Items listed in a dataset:
◆ ◆ ◆ ◆
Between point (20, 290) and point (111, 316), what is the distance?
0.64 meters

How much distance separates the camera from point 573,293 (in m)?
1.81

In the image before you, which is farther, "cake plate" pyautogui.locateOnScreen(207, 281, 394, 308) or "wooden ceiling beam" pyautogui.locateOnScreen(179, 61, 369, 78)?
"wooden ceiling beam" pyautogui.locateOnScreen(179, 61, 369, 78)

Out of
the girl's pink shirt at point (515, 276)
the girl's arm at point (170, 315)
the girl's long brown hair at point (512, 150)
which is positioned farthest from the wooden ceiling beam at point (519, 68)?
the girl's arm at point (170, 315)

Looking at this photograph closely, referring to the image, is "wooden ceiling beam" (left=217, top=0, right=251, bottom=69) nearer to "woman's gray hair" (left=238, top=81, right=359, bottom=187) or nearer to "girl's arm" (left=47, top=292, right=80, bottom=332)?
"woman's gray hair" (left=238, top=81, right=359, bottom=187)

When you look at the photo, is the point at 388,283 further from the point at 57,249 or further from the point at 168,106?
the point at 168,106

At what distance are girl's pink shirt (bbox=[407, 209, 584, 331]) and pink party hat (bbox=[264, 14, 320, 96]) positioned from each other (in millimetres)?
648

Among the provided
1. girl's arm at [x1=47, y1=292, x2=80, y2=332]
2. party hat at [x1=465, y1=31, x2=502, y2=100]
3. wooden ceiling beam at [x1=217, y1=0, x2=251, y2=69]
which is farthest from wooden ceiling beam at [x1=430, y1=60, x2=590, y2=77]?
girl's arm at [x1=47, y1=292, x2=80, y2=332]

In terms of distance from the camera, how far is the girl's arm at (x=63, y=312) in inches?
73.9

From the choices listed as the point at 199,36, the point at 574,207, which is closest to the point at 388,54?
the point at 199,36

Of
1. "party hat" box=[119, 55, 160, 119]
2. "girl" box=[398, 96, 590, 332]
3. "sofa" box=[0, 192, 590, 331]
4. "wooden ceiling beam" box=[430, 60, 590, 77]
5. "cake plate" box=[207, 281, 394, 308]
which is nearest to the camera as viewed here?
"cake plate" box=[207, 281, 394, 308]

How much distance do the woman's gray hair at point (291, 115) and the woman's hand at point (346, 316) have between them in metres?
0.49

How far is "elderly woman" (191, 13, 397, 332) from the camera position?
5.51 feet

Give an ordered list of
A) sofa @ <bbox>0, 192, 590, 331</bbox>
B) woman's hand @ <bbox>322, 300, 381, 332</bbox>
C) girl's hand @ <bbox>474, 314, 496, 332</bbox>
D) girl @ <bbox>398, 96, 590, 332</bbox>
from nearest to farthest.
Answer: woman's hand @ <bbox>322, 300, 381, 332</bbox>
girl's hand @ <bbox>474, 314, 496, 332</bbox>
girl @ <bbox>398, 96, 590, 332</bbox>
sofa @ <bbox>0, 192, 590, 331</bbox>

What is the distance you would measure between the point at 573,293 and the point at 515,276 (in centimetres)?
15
◆ ◆ ◆ ◆
WHAT IS EXPECTED: Retype the records in full. Keep every line identical to the original.

WRITTEN RESPONSE:
Between point (20, 290) and point (111, 316), what is the distance?
0.64 meters

How much distance separates the camera from point 573,293 (in m)?
1.81

In the image before you, which is farther, "cake plate" pyautogui.locateOnScreen(207, 281, 394, 308) or "wooden ceiling beam" pyautogui.locateOnScreen(179, 61, 369, 78)?
"wooden ceiling beam" pyautogui.locateOnScreen(179, 61, 369, 78)

Out of
the girl's pink shirt at point (515, 276)
the girl's arm at point (170, 315)
the girl's long brown hair at point (512, 150)
which is positioned farthest from the wooden ceiling beam at point (519, 68)?
the girl's arm at point (170, 315)

Looking at this photograph closely, referring to the image, is "wooden ceiling beam" (left=217, top=0, right=251, bottom=69) nearer to "woman's gray hair" (left=238, top=81, right=359, bottom=187) or nearer to "girl's arm" (left=47, top=292, right=80, bottom=332)?
"woman's gray hair" (left=238, top=81, right=359, bottom=187)

When you look at the photo, is the point at 388,283 further from the point at 57,249 or further from the point at 168,106?
the point at 168,106

At what distance are girl's pink shirt (bbox=[407, 209, 584, 331]) and pink party hat (bbox=[264, 14, 320, 96]) positioned from each other (in millimetres)?
648

Among the provided
1. girl's arm at [x1=47, y1=292, x2=80, y2=332]
2. party hat at [x1=465, y1=31, x2=502, y2=100]
3. wooden ceiling beam at [x1=217, y1=0, x2=251, y2=69]
which is farthest from wooden ceiling beam at [x1=430, y1=60, x2=590, y2=77]?
girl's arm at [x1=47, y1=292, x2=80, y2=332]

In terms of distance from the camera, how far is the girl's arm at (x=63, y=312) in inches?
73.9

From the choices listed as the point at 199,36, the point at 574,207, which is closest to the point at 388,54?
the point at 199,36

Of
1. "party hat" box=[119, 55, 160, 119]
2. "girl" box=[398, 96, 590, 332]
3. "sofa" box=[0, 192, 590, 331]
4. "wooden ceiling beam" box=[430, 60, 590, 77]
5. "cake plate" box=[207, 281, 394, 308]
which is nearest to the camera as viewed here?
"cake plate" box=[207, 281, 394, 308]

How much distance do the woman's gray hair at point (291, 115) and the woman's hand at point (346, 316) have between them in metres?
0.49

How far is "elderly woman" (191, 13, 397, 332) from the camera position?
5.51 feet

Give an ordered list of
A) sofa @ <bbox>0, 192, 590, 331</bbox>
B) woman's hand @ <bbox>322, 300, 381, 332</bbox>
C) girl's hand @ <bbox>474, 314, 496, 332</bbox>
D) girl @ <bbox>398, 96, 590, 332</bbox>
from nearest to farthest.
Answer: woman's hand @ <bbox>322, 300, 381, 332</bbox>
girl's hand @ <bbox>474, 314, 496, 332</bbox>
girl @ <bbox>398, 96, 590, 332</bbox>
sofa @ <bbox>0, 192, 590, 331</bbox>

What is the distance you would measure between the point at 573,293 and the point at 515,276 (in centimetres)?
15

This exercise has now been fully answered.